------ DATASET

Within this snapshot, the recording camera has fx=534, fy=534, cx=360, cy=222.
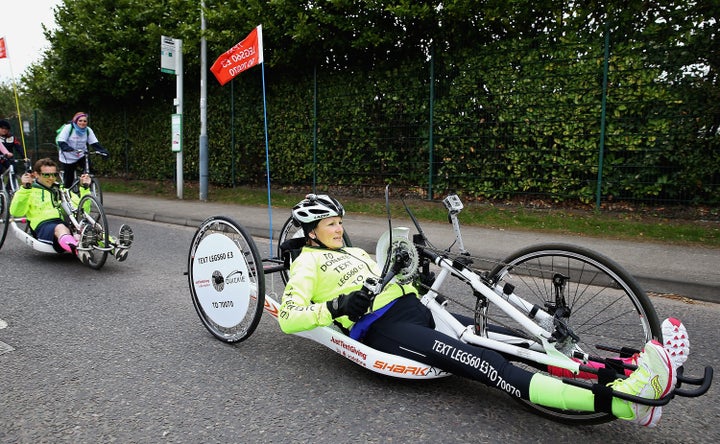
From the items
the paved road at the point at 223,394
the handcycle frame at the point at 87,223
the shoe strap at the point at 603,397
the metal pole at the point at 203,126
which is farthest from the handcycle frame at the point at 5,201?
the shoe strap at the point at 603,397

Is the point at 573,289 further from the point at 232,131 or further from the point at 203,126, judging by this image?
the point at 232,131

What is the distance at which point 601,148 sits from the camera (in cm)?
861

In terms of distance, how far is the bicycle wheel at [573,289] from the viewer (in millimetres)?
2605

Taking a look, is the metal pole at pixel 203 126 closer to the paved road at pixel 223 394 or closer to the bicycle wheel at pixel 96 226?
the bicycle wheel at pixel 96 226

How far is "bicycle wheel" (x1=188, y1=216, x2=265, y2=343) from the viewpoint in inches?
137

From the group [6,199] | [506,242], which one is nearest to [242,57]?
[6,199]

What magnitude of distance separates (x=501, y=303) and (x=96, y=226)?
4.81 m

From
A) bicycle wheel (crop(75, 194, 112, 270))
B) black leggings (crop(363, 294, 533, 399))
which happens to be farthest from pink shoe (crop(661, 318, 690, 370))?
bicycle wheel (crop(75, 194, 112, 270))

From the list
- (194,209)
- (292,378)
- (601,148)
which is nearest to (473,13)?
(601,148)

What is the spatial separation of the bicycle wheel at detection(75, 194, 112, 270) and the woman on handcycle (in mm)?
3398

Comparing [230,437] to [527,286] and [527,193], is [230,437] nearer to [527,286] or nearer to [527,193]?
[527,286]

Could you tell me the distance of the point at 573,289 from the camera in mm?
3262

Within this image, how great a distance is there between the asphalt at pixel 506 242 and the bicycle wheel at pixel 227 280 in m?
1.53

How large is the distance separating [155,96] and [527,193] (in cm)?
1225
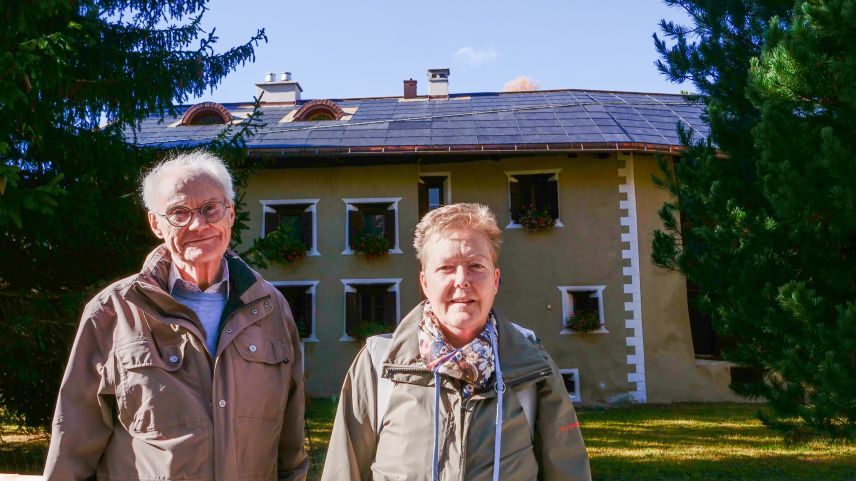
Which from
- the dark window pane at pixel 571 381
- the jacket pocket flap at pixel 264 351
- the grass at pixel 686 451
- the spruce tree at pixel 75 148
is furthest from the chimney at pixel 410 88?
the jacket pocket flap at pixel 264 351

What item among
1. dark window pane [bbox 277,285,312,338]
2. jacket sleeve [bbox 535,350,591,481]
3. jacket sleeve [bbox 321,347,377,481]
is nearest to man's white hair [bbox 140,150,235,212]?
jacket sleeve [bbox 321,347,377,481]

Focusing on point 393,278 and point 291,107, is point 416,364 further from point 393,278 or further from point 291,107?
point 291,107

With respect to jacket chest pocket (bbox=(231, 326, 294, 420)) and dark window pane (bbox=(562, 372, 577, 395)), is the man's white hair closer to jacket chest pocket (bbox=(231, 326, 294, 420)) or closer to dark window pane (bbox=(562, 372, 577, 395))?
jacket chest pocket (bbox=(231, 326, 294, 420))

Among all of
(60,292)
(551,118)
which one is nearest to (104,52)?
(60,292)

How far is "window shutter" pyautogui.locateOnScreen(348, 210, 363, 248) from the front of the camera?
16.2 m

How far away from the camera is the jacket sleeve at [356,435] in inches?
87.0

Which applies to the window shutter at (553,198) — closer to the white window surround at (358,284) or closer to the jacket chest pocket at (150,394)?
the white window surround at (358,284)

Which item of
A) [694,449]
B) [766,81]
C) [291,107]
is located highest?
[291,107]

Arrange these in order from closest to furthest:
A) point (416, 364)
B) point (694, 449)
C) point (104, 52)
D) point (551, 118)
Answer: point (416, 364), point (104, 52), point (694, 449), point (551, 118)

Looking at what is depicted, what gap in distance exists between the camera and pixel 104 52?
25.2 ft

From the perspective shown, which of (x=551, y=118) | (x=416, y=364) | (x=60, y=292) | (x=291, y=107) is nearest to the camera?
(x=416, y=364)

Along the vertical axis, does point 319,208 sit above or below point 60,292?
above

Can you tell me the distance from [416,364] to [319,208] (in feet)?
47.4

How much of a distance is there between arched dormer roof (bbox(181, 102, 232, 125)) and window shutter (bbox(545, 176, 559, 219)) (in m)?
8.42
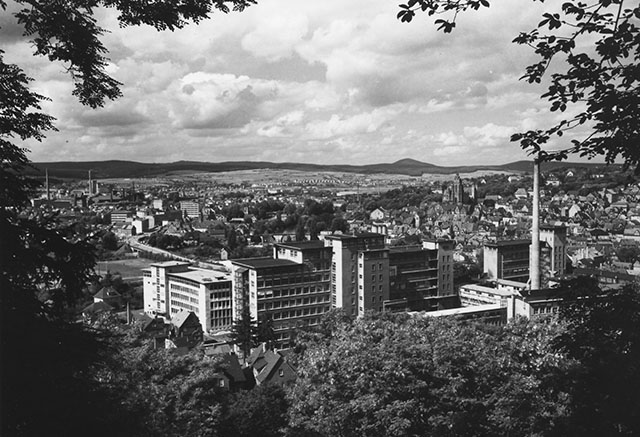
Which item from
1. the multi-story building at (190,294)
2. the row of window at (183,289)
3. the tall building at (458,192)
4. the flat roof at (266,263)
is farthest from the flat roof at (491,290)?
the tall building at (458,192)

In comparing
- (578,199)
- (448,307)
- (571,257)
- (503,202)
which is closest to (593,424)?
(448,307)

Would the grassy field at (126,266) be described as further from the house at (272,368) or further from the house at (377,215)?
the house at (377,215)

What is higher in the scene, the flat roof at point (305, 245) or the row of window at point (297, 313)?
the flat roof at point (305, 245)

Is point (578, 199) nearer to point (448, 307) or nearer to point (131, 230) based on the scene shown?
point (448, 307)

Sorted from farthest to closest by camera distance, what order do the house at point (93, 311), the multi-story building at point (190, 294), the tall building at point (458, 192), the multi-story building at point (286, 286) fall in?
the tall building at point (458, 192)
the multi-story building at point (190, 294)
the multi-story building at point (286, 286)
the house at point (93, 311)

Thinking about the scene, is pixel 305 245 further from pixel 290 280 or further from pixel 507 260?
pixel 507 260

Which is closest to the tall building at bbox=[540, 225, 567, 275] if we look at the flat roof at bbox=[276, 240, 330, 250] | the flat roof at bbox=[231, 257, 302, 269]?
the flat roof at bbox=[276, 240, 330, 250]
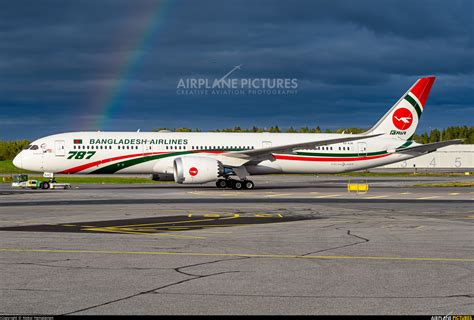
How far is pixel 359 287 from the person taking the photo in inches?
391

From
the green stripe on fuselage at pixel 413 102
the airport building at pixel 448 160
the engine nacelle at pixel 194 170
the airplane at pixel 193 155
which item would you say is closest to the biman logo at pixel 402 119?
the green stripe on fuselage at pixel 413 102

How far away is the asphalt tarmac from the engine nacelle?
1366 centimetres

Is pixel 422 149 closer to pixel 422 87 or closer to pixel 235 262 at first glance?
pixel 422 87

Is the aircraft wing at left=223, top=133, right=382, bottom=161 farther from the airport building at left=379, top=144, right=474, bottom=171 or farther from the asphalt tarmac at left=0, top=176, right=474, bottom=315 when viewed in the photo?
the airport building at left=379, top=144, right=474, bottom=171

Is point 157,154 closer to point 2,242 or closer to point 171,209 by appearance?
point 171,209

------------
------ DATASET

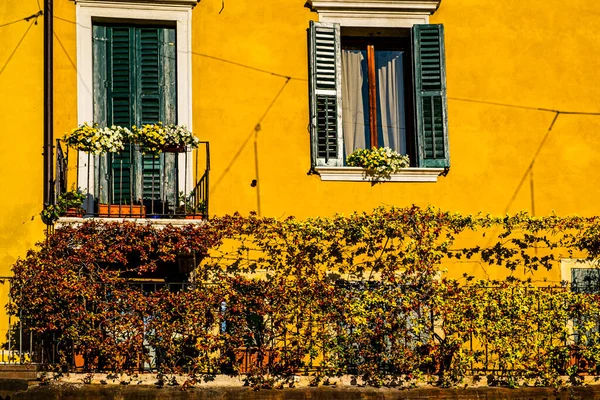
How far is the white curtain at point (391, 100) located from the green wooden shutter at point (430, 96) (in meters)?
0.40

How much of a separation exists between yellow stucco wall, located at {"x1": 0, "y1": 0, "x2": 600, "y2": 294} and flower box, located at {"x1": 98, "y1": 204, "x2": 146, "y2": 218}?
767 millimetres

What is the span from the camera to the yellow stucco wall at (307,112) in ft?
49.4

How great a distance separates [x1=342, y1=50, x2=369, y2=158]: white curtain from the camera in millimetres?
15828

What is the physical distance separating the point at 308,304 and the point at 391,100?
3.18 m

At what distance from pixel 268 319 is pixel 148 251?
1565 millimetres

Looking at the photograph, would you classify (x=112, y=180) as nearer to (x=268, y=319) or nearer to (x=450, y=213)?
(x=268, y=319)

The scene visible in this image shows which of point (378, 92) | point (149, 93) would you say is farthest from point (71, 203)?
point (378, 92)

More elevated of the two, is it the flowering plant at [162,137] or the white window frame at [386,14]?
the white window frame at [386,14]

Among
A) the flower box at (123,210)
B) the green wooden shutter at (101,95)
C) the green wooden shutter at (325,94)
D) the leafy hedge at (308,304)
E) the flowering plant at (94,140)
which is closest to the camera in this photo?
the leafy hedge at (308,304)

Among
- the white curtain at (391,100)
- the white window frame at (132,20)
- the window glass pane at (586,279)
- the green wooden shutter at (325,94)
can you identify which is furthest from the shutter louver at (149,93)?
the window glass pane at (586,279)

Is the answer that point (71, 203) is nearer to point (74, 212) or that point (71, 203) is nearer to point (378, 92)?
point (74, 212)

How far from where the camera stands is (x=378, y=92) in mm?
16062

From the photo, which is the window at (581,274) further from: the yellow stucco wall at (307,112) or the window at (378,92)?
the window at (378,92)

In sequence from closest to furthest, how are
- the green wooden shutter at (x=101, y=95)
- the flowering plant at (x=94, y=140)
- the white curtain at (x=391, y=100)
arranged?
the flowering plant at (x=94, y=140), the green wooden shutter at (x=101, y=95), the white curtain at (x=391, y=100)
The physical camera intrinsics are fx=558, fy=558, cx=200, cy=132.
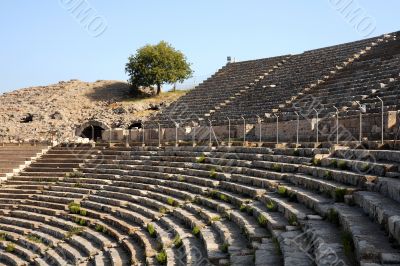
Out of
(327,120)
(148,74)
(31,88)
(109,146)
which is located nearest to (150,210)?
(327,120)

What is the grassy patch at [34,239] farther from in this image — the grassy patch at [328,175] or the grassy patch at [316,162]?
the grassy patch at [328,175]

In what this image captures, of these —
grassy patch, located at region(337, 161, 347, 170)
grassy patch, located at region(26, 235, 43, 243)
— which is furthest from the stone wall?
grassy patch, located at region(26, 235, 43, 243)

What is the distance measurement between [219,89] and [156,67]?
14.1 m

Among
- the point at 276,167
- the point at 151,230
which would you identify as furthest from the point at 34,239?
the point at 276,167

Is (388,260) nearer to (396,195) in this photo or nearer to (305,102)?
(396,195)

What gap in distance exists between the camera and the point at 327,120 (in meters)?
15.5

------------

▶ PROBLEM TO SOLVE: Report every line in the material above that contains the word "much", copying each one in full.

▶ SOLUTION FOR THIS TASK:
How much of a distance is there between arched dormer roof (bbox(181, 102, 232, 125)) and window shutter (bbox(545, 176, 559, 219)) (in m)?
How much of a separation exists between yellow stucco wall, located at {"x1": 0, "y1": 0, "x2": 600, "y2": 294} and flower box, located at {"x1": 98, "y1": 204, "x2": 146, "y2": 218}?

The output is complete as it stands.